That's actually the easiest way to get to the Mun in my opinion. No need to plan anything anything just shoot straight up. If you don't get an orbital encounter initially just keep shooting up until you do, it'll happen many times before you reach Kerbin Escape velocity. No need to time anything or plan certain maneuvers.
Basically shoot upwards until you get an encounter, speed up until it auto slows you down near the Mun, then kill velocity to fall in and land.
Grossly and hilariously inefficient but actually easier to perform than the "correct" way (and typically faster in player-time).
Yeah! This was another great realization from KSP — figuring out that the naive way is possible, but the delta V required to do it is absurd.

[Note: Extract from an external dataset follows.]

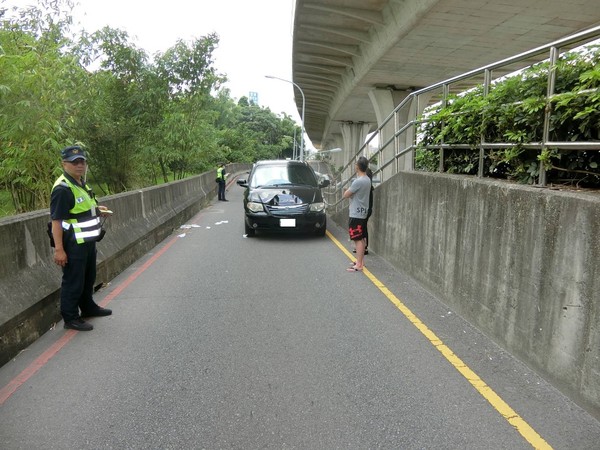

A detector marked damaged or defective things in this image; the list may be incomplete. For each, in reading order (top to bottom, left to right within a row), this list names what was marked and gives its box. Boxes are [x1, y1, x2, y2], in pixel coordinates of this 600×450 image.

damaged vehicle front [236, 162, 328, 239]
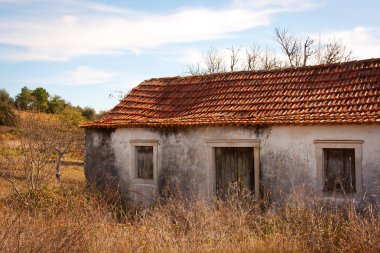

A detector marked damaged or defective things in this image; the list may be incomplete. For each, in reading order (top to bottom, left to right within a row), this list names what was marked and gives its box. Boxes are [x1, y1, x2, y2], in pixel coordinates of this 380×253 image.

peeling paint wall [84, 124, 380, 206]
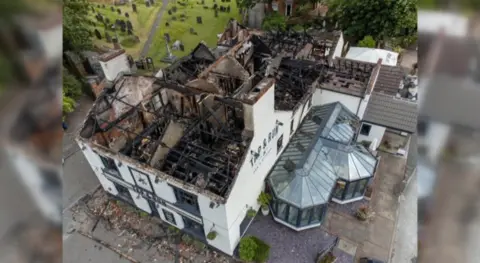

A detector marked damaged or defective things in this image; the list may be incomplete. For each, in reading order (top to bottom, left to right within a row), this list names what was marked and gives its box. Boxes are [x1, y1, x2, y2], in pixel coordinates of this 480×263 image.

Here's a video of a KSP speed-run to the Mun and back in 2 hours using this method (with 10K m/s total delta V — I think Jeb takes 34Gs at some point, which is about 5-10x what normal astronauts feel):
https://youtu.be/0dx7ScJSAwo
You don't need to sustain thrust the entire time you just need to reach a significant portion of escape velocity energy early in your launch (which is what most launches need anyways just this time you need slightly more energy than the efficient way). This is not something we have trouble doing, for reference we launched New Horizons directly into above escape velocity speed with an Atlas V rocket. The only reason we haven't done that kind of launch to the moon in real life is it's far cheaper and more efficient to do that "normally" not because we couldn't.
Nah the easiest way is just to get in low kerbin orbit, timewarp until you see the mun come over the horizon, then burn prograde. No manouver nodes necessary.
Basically shoot upwards until you get an encounter, speed up until it auto slows you down near the Mun, then kill velocity to fall in and land.
Grossly and hilariously inefficient but actually easier to perform than the "correct" way (and typically faster in player-time).